What's Happening in the San Francisco Office Market?
In the American real estate industry, there's an adage that goes along the lines of "putting time in the market is better than timing the market." This expression applies to both residential and commercial investors; it essentially acknowledges the boom-and-bust cyclical nature of the market while promoting long-term strategies. For the bustling San Francisco office market, the boom cycle has been winding down since before the COVID-19 pandemic, but certain indicators suggest that it may start peaking again in 2025.
According to commercial real estate data provided by Cushman & Wakefield and compiled by analytics firm Switch on Business, 29 million square feet of office space in San Francisco has been vacant since the summer of 2024. At current market valuations, this represents a little over $2 billion of space that should be generating income. If we extend the analysis to the rest of the Bay Area, the situation represents more than $5 billion of unrealized rent.
The City by the Bay is not the only regional market feeling the office vacancy blues. At least 10 other metropolitan areas have $1 billion worth of office space without tenants. New York City stands out because some projections suggest that vacancy rates could rise past 30% by 2026. As dismal as things seem in San Francisco now, they are widely expected to improve with a boom cycle that many analysts think is already underway.

* * *

Check your understanding:
(1) Reproduce the San Francisco office market article from "The City by" to "is already underway.".
(2) Carry on the article about the San Francisco office market, starting after its last sentence.
The rows that come next are separate material with no connection to the article on the San Francisco office market.

* * *

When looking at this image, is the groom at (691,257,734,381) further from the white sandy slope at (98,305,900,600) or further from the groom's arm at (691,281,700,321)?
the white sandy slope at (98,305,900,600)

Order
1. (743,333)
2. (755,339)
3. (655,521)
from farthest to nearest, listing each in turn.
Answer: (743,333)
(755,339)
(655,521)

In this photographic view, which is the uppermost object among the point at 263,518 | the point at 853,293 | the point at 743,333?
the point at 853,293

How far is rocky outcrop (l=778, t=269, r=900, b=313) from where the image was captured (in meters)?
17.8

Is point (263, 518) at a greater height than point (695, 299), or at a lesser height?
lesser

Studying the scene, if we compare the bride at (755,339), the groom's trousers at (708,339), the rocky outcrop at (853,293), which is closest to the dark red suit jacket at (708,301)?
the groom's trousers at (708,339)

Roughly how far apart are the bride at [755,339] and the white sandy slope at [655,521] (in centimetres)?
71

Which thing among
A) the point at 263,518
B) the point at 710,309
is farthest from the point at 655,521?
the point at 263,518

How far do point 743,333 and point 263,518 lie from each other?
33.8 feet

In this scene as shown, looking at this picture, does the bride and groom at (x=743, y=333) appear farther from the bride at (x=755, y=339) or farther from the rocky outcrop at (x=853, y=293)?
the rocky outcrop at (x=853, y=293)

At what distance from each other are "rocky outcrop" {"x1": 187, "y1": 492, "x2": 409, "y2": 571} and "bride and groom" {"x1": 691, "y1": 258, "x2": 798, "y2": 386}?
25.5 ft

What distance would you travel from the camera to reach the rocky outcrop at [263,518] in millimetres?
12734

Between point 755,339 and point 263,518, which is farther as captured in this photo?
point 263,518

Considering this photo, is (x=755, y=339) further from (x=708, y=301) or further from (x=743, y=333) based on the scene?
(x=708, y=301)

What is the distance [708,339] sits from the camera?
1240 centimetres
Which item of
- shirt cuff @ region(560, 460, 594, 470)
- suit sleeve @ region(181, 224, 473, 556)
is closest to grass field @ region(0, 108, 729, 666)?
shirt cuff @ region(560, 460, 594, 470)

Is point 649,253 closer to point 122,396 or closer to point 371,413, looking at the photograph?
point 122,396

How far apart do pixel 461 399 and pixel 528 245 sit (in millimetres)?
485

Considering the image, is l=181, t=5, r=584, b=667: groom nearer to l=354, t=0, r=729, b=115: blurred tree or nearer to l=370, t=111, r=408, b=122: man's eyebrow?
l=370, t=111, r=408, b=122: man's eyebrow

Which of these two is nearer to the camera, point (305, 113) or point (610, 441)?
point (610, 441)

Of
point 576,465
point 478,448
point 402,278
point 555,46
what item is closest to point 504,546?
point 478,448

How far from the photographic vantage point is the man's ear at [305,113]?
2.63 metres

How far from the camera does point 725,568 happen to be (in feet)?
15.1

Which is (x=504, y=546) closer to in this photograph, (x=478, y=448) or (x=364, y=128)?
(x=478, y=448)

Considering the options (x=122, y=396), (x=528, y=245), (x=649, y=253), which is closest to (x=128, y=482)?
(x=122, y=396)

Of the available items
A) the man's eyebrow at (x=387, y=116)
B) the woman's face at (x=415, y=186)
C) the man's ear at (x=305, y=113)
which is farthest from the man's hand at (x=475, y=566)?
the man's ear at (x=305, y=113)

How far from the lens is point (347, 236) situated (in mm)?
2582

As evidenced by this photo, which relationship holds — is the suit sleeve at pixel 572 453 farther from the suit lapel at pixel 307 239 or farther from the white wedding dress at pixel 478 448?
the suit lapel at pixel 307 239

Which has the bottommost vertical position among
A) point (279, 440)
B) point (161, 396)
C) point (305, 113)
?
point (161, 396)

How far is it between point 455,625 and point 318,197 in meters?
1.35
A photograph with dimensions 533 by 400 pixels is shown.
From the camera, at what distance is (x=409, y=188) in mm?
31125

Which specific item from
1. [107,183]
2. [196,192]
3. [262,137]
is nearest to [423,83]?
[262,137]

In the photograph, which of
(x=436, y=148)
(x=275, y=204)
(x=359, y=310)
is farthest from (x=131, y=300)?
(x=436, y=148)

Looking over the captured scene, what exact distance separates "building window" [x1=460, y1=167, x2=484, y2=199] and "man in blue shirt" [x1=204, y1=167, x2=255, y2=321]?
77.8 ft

* * *

Your written answers:
(1)
The City by the Bay is not the only regional market feeling the office vacancy blues. At least 10 other metropolitan areas have $1 billion worth of office space without tenants. New York City stands out because some projections suggest that vacancy rates could rise past 30% by 2026. As dismal as things seem in San Francisco now, they are widely expected to improve with a boom cycle that many analysts think is already underway.

(2)
OpenAI, the artificial intelligence giant behind ChatGPT, fired the first salvo of the recovery by leasing 315,000 square feet of office space for its Mission Bay in September 2024. Scale AI, an OpenAI competitor, followed suit by leasing 180,000 square feet just north of the Design District, in a building previously occupied by Airbnb. Then you have companies such as Amazon and Salesforce, which have been calling employees back to the office and expanding their office spaces in San Francisco since 2023.
A full recovery of the San Francisco office space market is expected by real estate analytics firm VTS by the end of 2025, with an expansion projected for 2026. VTS publishes an Office Demand Index report that is forecasting double and triple-digit annual growth in the major technology hubs of Boston, Seattle, and San Francisco. It is important to note that the San Francisco forecast is contingent upon two specific tech industry scenarios: one considers continuous growth of AI, and the other bets on the expansion of the X ( formerly Twitter) social network, now that CEO Elon Musk has been appointed to lead an advisory committee for the federal government.
San Francisco became the heart of Silicon Valley during the Dot-Com Bubble of the late 1990s. Even after Wall Street was thoroughly shaken by the market correction that brought the Nasdaq 100 down to 1,114 points from a record-high 5,048 points, the technology sector continued to expand across San Francisco until the global financial crisis in 2008. Then, the tech industry enjoyed a major expansion that peaked from 2012 to late 2019. By the time the World Health Organization declared the coronavirus pandemic in the first quarter of 2020, the writing was on the wall to mark the end of the boom cycle for San Francisco office leasing.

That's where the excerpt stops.